J&J's Zytiga gets early challenge from Medivation's new pill

Astellas Pharma and Medivation ($MDVN) won FDA approval for their prostate cancer treatment Xtandi three months ahead of schedule. That's welcome news for them--but perhaps not so welcome for competitors, especially Johnson & Johnson ($JNJ), whose Zytiga pill will be Xtandi's closest rival.

There's been an arms race in the prostate cancer field over the past couple of years, with four new drugs now approved for sale. Dendreon's ($DNDN) vaccine treatment, Provenge, and Sanofi's ($SNY) Jevtana are both injectables, while Zytiga and Xtandi are both pills. The first three have already been jostling for position as oncologists rejig their treatment protocols for men with prostate cancer--and now, the Medivation drug will be elbowing its way in, too.

Xtandi--previously known as MDV3100--has been hotly anticipated by analysts, who've pegged peak sales at $1 billion to $2 billion. In the near term, Citi Investment Research's Yaron Werber figures the drug will manage $172 million next year and $390 million the next.

Doctors have also been keeping an eye on the Medivation drug. It and Zytiga both aim to disrupt cancer growth by interfering with testosterone, but in different ways. Some brand-new survival data on Xtandi showed the drug extended patients' lives by 5 months longer than the control group. As the NYT points out, J&J recently updated its overall survival advantage to 4.6 months.
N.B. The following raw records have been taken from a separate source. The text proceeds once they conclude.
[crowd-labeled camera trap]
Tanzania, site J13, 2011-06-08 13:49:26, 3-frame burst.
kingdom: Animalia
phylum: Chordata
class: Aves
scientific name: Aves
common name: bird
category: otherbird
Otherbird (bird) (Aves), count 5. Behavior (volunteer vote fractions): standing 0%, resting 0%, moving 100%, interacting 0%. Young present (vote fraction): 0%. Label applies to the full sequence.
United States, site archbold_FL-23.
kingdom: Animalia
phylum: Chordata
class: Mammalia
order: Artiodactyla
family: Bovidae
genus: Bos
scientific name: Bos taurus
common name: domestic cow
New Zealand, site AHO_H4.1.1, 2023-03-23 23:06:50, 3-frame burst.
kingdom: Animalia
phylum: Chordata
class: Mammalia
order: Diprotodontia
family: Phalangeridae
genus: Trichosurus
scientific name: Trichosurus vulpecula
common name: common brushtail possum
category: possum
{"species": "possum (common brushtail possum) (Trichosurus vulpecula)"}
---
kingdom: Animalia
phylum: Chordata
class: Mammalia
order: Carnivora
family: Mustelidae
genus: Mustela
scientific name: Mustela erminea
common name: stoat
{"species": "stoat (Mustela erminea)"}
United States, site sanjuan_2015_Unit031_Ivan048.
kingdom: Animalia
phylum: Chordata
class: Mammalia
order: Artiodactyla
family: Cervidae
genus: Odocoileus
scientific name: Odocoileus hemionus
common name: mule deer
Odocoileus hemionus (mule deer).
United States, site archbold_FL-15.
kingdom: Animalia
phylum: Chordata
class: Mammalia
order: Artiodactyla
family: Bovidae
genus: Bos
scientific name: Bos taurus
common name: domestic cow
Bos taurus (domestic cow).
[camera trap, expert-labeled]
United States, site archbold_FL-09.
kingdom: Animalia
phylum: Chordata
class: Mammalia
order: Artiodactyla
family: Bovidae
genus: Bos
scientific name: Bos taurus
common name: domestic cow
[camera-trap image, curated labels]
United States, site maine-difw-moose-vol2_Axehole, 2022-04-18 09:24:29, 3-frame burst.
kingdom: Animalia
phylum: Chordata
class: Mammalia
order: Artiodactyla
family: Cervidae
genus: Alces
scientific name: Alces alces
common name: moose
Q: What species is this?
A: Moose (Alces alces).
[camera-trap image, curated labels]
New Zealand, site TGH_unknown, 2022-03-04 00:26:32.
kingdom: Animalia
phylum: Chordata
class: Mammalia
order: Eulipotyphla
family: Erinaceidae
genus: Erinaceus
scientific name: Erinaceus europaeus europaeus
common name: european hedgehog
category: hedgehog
Xtandi will be priced at $7,450 per month, higher than some analysts had anticipated. Zytiga costs about $5,500 a month. J&J offers co-pay assistance for patients in the U.S., and it recently won approval from U.K. cost-effectiveness watchdogs after offering an unspecified discount. No doubt Astellas and Medivation will have their own schedule of rebates, discounts and assistance as well.

Key for Xtandi, and for Zytiga for that matter, is expanding the potential market beyond the current approval for patients with metastatic, castration-resistant prostate cancer who've already been treated with the standard chemo drug, docetaxel. FDA put Zytiga on the fast track for that new indication, after J&J unveiled data in patients earlier in the disease course.